Concerner toute la chaine agroalimentaire
Compte tenu des raisons des émissions de l’agricultures, les objectifs de la Commission sont simples : réduire de 50% la demande d’élevage et de 60% l’usage d’engrais. Pour mener à bien cette mission, le Conseil scientifique préconise de faire payer les émissions et l’utilisation des terres et encourager une alimentation moins carnée.
Un projet jugé irréaliste et injuste par les agriculteurs qui se retrouvent à devoir supporter seuls le coût de la décarbonation. Aux Pays-Bas, la lutte contre les émissions d’azote et la réduction forcée du cheptel a provoqué une révolte violente des agriculteurs et une montée du populisme.
L’alternative serait de faire supporter ce coût par l’intégralité de la chaine agroalimentaire : « pour verdir l’agriculture dans des conditions politiquement acceptables, il faut que la contrainte porte, non uniquement sur l’agriculteur, mais sur le reste des acteurs de la chaîne agroalimentaire.
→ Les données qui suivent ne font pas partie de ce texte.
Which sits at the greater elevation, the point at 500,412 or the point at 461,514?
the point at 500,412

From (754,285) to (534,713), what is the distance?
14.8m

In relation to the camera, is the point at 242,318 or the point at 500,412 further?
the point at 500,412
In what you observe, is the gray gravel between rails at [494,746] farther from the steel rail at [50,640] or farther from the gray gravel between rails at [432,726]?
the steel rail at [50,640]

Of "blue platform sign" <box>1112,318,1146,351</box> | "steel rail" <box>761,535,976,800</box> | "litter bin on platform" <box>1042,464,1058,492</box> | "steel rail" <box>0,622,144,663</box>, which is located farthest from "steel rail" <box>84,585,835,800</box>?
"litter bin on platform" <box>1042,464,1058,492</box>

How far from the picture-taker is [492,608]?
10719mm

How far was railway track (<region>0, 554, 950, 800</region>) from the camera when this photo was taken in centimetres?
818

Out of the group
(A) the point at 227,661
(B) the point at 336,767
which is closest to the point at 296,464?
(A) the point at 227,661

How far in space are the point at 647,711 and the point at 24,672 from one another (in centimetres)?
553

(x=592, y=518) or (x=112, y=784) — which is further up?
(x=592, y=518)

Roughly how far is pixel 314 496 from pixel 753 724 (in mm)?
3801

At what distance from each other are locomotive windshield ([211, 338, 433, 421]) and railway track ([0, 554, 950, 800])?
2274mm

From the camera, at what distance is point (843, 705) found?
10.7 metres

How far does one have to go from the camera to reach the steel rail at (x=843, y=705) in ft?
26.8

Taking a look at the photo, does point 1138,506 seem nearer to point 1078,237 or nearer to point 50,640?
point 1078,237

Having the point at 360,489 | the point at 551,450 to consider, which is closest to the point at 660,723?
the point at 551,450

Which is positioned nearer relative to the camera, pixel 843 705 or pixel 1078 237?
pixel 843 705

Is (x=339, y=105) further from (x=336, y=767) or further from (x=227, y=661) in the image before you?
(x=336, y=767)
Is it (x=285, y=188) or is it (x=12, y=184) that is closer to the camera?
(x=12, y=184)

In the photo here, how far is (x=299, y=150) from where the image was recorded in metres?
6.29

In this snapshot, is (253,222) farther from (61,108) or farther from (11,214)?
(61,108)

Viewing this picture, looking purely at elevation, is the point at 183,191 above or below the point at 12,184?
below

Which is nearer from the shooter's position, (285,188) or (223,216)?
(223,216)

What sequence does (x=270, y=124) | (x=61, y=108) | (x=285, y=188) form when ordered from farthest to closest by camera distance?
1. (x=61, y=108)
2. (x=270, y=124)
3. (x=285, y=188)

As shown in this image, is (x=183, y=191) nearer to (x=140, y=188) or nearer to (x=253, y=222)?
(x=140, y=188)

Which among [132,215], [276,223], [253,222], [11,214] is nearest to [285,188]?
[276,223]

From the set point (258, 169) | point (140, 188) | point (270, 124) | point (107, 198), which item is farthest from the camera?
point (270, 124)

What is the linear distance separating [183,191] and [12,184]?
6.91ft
Sinon tout le surcoût des bonnes pratiques serait supporté par l’agriculteur, isolé face aux transformateurs (Nestlé, Danone, Bonduelle…) et distributeurs. [Il faut] un marché du carbone pour l’industrie agroalimentaire », propose Pascal Canfin, président de la commission Environnement au Parlement européen.
Autre solution : rémunérer les exploitations pour le carbone stocké dans leurs sols ce qui permettrait d’éviter le surpâturage qui abîme les sols.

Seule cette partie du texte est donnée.